The ultimate success of these efforts depend on the ability of its members place the legitimate satisfaction of ontological needs of the population at the center of the political identity of their country.
US/ West Security and Identity Concerns
As said before, the 9/11 attacks, and other similar attacks around the world were a massive jolt to America’s collective psychology. What came to an explosive conclusion is the complacent sense of invulnerability that existed before the attacks. This created profound security crisis that has also deep identity components.
The acute level of justified rage, impotence and vulnerability experienced by Americans after 9/11 matches the chronic anger and helplessness experienced by Arabs.
The terrorists attacks were successful in creating the right conditions for a crisis of ontological needs. During the next ten years, some of these ontological needs clashed with each other. Many Americans were willing to give up cherished parts of their previous identity, (i.e. preemptive invasion, and acceptance of “enhanced” interrogations techniques, previously seen as torture), in exchange for an increase sense of security.
The killing of Obama Bin Laden has produced in many American a sense of closure.
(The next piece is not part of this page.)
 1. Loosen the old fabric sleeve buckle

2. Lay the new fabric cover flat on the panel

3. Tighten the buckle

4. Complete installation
However, the United States must maintain the satisfaction of ontological needs as the compass that guide its political vision, just as it was envisioned in its founding document, its declaration of independence:
“We hold these truths to be self-evident, that all men are created equal, that they are endowed by their Creator with certain unalienable Rights, that among these are Life, Liberty and the pursuit of Happiness.” (Jefferson, T. Preamble, Declaration of Independence, 1776)
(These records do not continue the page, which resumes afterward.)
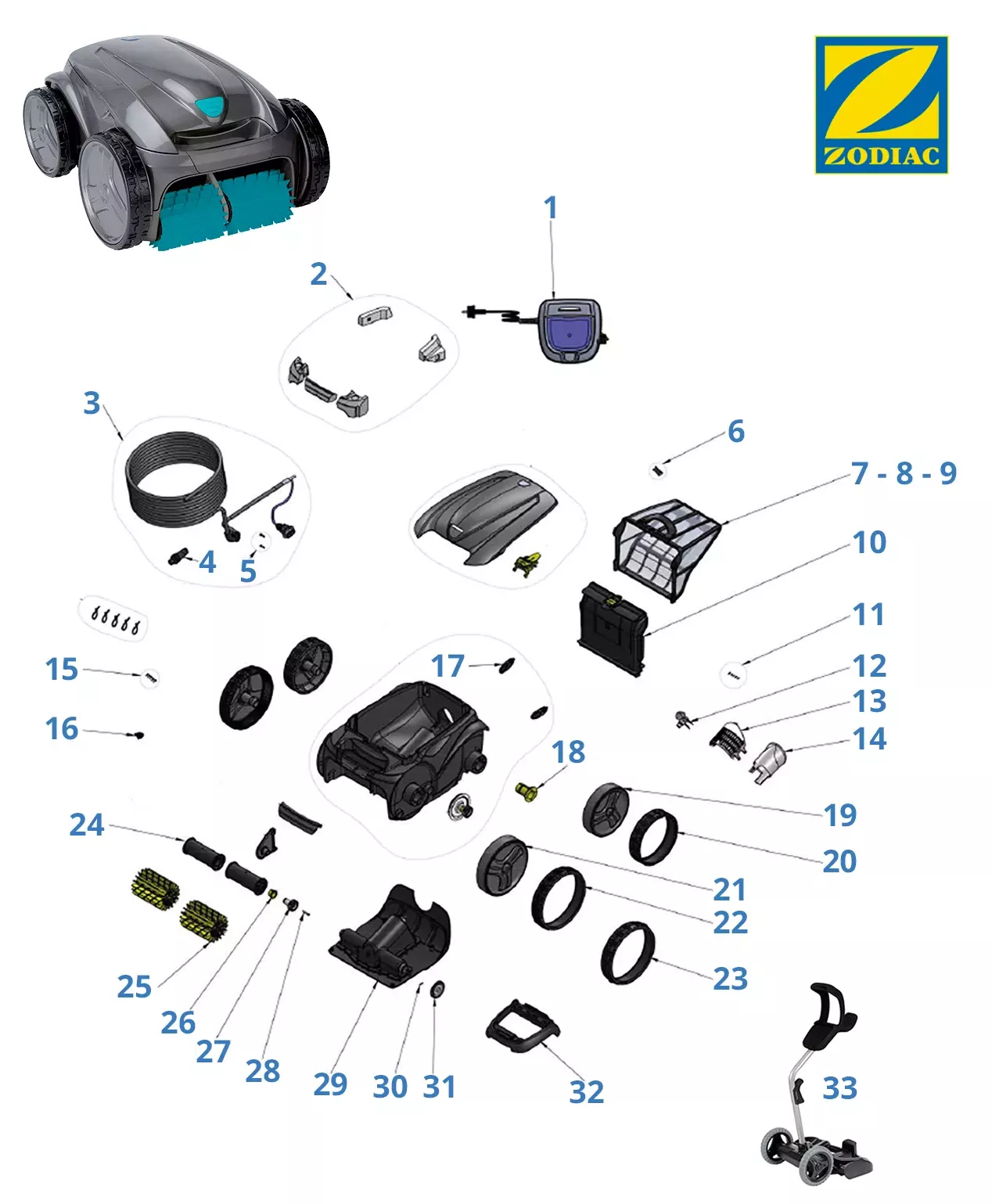 ZODIAC

1
2
3
4
5
6
7 - 8 - 9
10
11
12
13
14
15
16
17
18
19
20
21
22
23
24
25
26
27
28
29
30
31
32
33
The same test subordinates the legitimacy of governments to their ability to allow its people to satisfy such basic needs; and establishes the right of people to rebel when a government does not do so:
“That to secure these rights, Governments are instituted among Men, deriving their just powers from the consent of the governed, — That whenever any Form of Government becomes destructive of these ends, it is the Right of the People to alter or to abolish it, and to institute new Government (…)”(Jefferson, T. Preamble, Declaration of Independence, 1776)
The “inalienable rights” mentioned in this document are none others than the ontological needs explained by Burton and Kelman as being at the center of protracted social conflicts: security, Identity, autonomy and respect. Some are mentioned directly (life=security, freedom=autonomy) others indirectly (pursuit of happiness= respect, identity).
It is time to recognize the power that both the threat and the satisfaction of ontological needs has in entire societies and their motivations to action. Such recognition should placing these needs at the center of our vision not only of the nations of the world but of the international community as a whole.
This would allow us to envision a world where the clash of threatened needs and civilizations would not only be avoidable, but unthinkable.